Das Lied ist wie ein Schloss, zu dem man den Schlüssel nicht hat. Oft dachte ich schon, ganz kurz davor zu sein, den Schlüssel greifen zu können. Ich dachte, dass er sich vor meinem Augen materialisierte. 

Dann war er wieder weg. 

Je mehr ich darüber nachdachte, desto weiter entfernte er sich.
Mein Freunde konnte mir den Schlüssel nicht beschreiben oder näherbringen. Man musste ihn selbst finden.

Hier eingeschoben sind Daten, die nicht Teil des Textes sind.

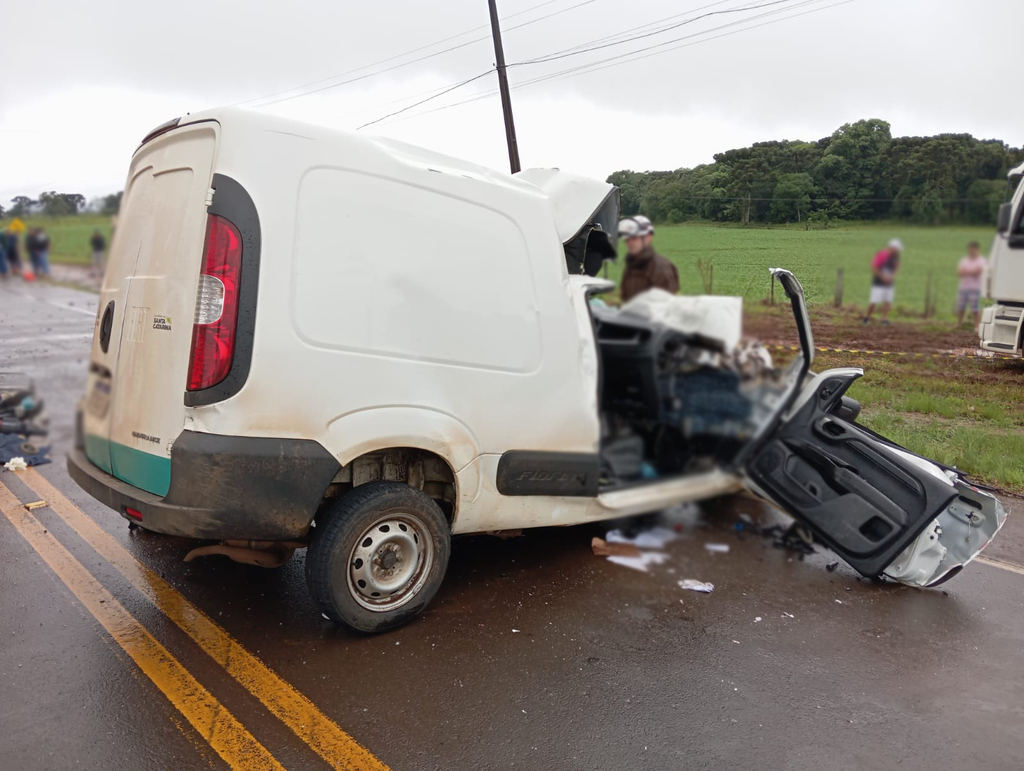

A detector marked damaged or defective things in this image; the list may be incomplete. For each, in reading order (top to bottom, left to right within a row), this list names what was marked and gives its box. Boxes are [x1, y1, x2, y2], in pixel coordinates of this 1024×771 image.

wrecked white van [70, 108, 1007, 626]
detached car door [741, 268, 1003, 581]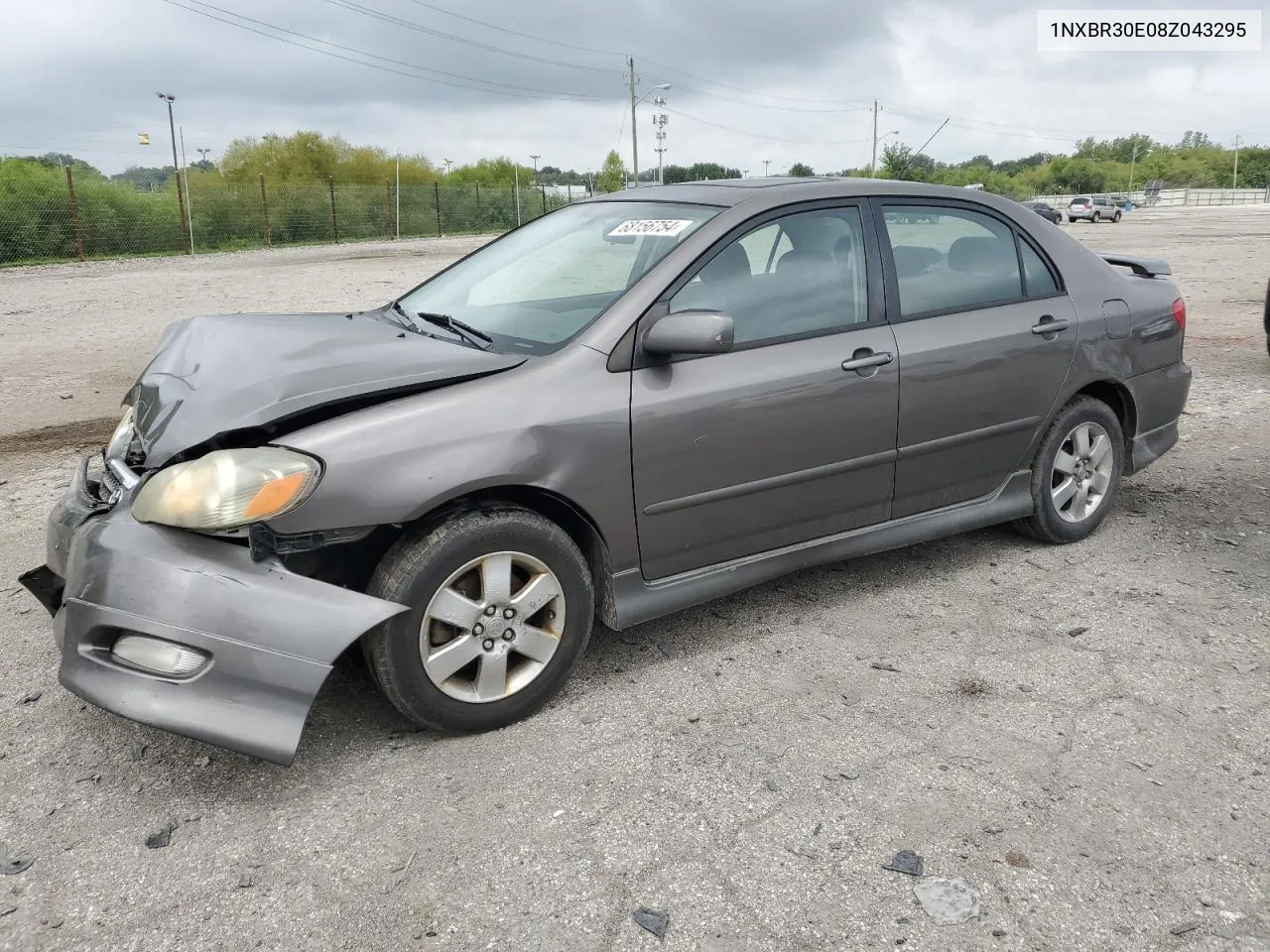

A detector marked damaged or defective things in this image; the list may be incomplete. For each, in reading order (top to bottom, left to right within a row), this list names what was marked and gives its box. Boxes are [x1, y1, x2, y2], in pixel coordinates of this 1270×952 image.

crumpled hood [126, 310, 523, 467]
crushed front bumper [17, 456, 409, 767]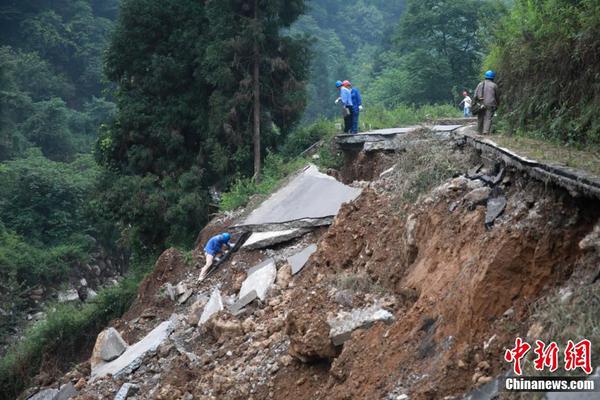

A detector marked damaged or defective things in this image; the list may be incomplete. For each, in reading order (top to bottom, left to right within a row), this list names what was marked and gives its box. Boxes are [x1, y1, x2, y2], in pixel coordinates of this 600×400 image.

broken concrete slab [236, 164, 360, 231]
broken concrete slab [488, 195, 506, 228]
broken concrete slab [238, 258, 278, 302]
broken concrete slab [243, 228, 312, 250]
broken concrete slab [288, 244, 316, 276]
broken concrete slab [200, 288, 224, 324]
broken concrete slab [328, 304, 394, 346]
broken concrete slab [90, 318, 177, 380]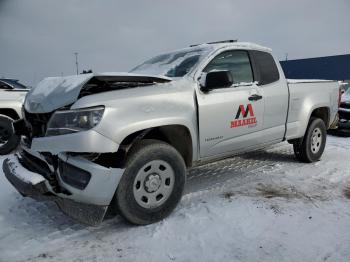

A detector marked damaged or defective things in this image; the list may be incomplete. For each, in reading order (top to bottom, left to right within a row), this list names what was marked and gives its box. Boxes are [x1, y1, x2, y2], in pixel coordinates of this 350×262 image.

crumpled hood [23, 72, 172, 113]
broken headlight housing [45, 105, 104, 136]
damaged front end [3, 72, 171, 224]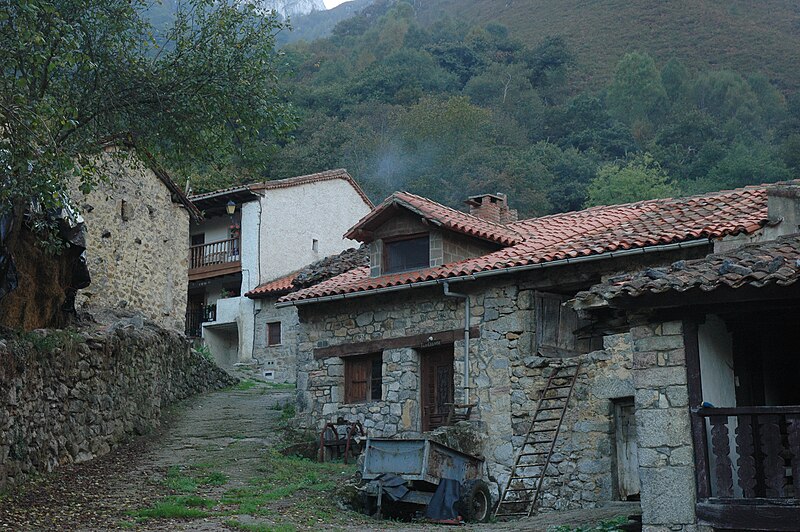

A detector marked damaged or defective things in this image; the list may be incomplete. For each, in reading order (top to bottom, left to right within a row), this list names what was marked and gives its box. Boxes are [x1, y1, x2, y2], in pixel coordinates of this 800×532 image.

rusty wheelbarrow [360, 436, 490, 524]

Vielleicht waren es auch nicht die Worte. Der Schreiber hatte die Laute eines uralten Zauberspruchs nachbilden wollen. Der Zauberspruch beschwor etwas aus den tiefsten Tiefen oder höchsten Höhen. Woher sollte jetzt meine Hilfe kommen, hier nirgendwo zwischen Himmel und Hölle?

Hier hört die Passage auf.